Re: Kernel-managed IRQ affinity (cont)

From: Thomas Gleixner
Date: Fri Jan 10 2020 - 14:43:19 EST


Ming,

Ming Lei <ming.lei@xxxxxxxxxx> writes:
> On Thu, Jan 09, 2020 at 09:02:20PM +0100, Thomas Gleixner wrote:
>> Ming Lei <ming.lei@xxxxxxxxxx> writes:
>>
>> This is duct tape engineering with absolutely no semantics. I can't even
>> figure out the intent of this 'managed_irq' parameter.
>
> The intent is to isolate the specified CPUs from handling managed
> interrupt.

That's what I figured, but it still does not provide semantics and works
just for specific cases.

> We can do that. The big problem is that the RT case can't guarantee that
> IO won't be submitted from isolated CPU always. blk-mq's queue mapping
> relies on the setup affinity, so un-known behavior(kernel crash, or io
> hang, or other) may be caused if we exclude isolated CPUs from interrupt
> affinity.
>
> That is why I try to exclude isolated CPUs from interrupt effective affinity,
> turns out the approach is simple and doable.

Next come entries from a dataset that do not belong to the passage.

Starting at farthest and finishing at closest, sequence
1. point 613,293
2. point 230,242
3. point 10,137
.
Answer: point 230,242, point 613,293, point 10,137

Yes, it's doable. But it still is inconsistent behaviour. Assume the
following configuration:

8 CPUs CPU0,1 assigned for housekeeping

With 8 queues the proposed change does nothing because each queue is
mapped to exactly one CPU.

With 4 queues you get the following:

CPU0,1 queue 0
CPU2,3 queue 1
CPU4,5 queue 2
CPU6,7 queue 3

No effect on the isolated CPUs either.

With 2 queues you get the following:

CPU0,1,2,3 queue 0
CPU4,5,6,7 queue 1

So here the isolated CPUs 2 and 3 get the isolation, but 4-7
not. That's perhaps intended, but definitely not documented.

So you really need to make your mind up and describe what the intended
effect of this is and why you think that the result is correct.

Thanks,

tglx